[ovs-dev] [PATCH v1 3/3] datapath-windows: Optimize conntrack lock implementation.
Alin Serdean
aserdean at cloudbasesolutions.com
Tue Nov 28 14:45:35 UTC 2017
Hi Anand,
Thanks a lot for implementing the series.
I saw some small nits while initializing and cleaning `ovsCtBucketLock`, otherwise it looks good.

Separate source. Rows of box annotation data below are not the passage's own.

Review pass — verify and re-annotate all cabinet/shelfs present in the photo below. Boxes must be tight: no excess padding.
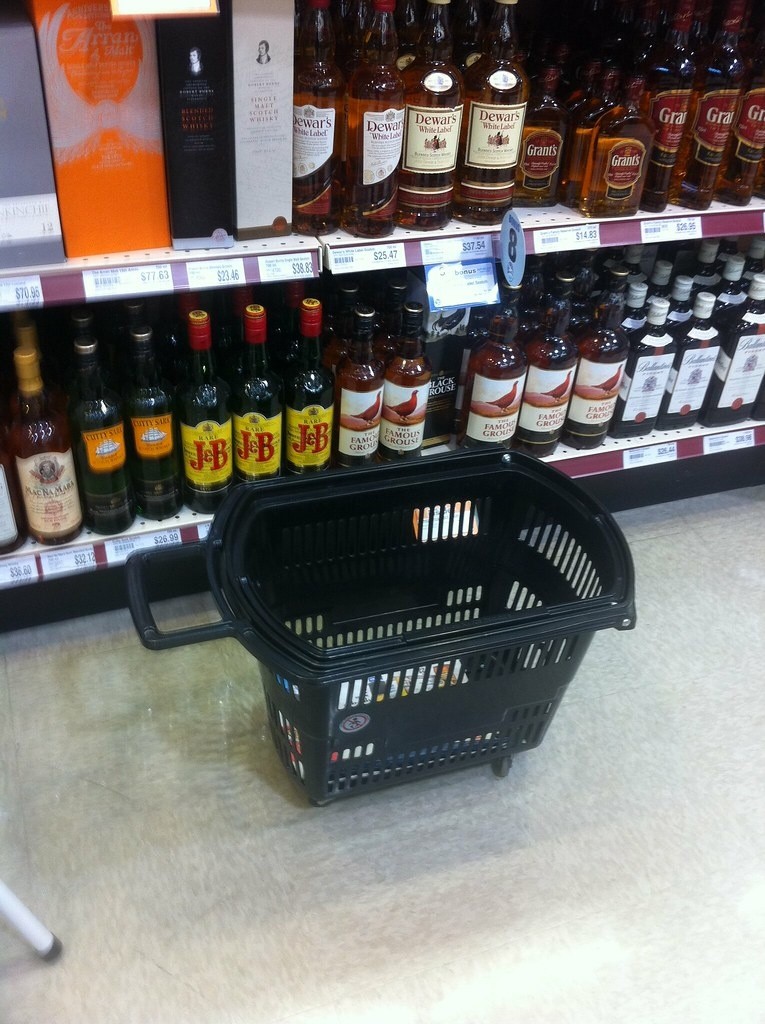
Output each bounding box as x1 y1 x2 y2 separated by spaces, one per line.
0 194 765 637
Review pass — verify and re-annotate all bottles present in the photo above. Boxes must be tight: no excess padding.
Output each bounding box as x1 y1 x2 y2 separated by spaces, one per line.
293 0 765 237
0 240 765 553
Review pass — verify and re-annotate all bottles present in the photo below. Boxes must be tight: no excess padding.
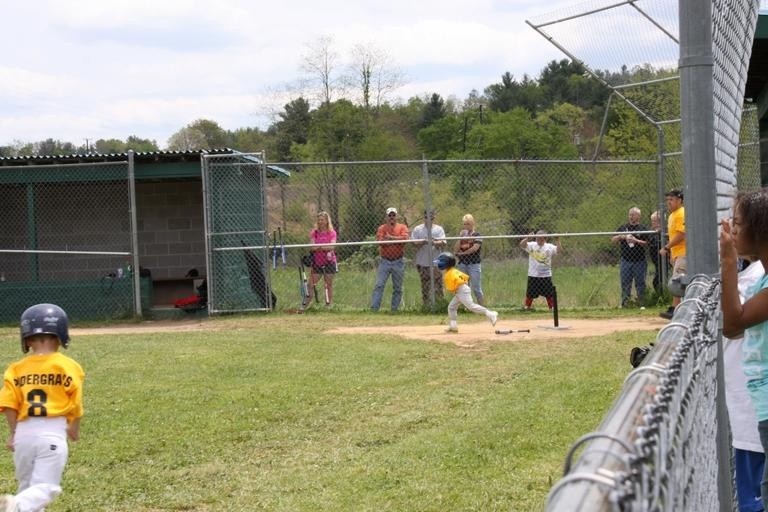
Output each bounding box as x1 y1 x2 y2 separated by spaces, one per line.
625 230 634 248
327 252 332 261
117 262 132 280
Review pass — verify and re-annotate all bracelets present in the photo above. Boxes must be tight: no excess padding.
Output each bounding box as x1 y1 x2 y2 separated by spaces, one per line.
664 245 669 251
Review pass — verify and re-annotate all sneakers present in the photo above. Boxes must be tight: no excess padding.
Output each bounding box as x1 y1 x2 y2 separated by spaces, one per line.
443 327 459 334
0 492 19 512
659 306 676 319
490 311 499 327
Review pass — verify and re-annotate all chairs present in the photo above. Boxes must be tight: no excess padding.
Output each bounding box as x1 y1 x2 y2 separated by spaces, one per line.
171 277 207 326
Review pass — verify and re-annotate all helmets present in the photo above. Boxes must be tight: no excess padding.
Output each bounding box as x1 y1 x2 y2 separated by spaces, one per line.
20 302 70 353
432 252 456 271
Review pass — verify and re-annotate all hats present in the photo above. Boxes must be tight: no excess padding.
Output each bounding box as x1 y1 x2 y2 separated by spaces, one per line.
664 188 683 200
385 207 398 216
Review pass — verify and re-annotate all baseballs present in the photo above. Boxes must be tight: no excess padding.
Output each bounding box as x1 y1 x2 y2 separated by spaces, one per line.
640 306 645 311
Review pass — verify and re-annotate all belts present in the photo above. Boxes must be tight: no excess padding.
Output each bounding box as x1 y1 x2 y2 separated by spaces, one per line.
381 256 403 262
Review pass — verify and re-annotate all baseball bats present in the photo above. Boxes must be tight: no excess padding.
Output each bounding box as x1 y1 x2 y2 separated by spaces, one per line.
278 226 286 267
272 230 277 271
298 256 330 306
494 330 530 335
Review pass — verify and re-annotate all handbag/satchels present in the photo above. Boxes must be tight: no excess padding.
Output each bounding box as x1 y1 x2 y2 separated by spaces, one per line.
302 252 315 267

I think I'm comfortable to acknowledge the next revision.
Thanks,
Alin.
> -----Original Message-----
> From: ovs-dev-bounces at openvswitch.org [mailto:ovs-dev-
> bounces at openvswitch.org] On Behalf Of Anand Kumar
> Sent: Tuesday, November 14, 2017 8:48 PM
> To: dev at openvswitch.org
> Subject: [ovs-dev] [PATCH v1 3/3] datapath-windows: Optimize conntrack
> lock implementation.
>
> Currently, there is one global lock for conntrack module, which protects
> conntrack entries and conntrack table. All the NAT operations are performed
> holding this lock.
>
> This becomes inefficient, as the number of conntrack entries grow.
> With new implementation, we will have two PNDIS_RW_LOCK_EX locks in
> conntrack.
>
> 1. ovsCtBucketLock - one rw lock per bucket of the conntrack table, which is
> shared by all the ct entries that belong to the same bucket.
> 2. lock - a rw lock in OVS_CT_ENTRY structure that protects the members of
> conntrack entry.
>
> Also, OVS_CT_ENTRY structure will have a lock reference(bucketLockRef) to
> the corresponding OvsCtBucketLock of conntrack table.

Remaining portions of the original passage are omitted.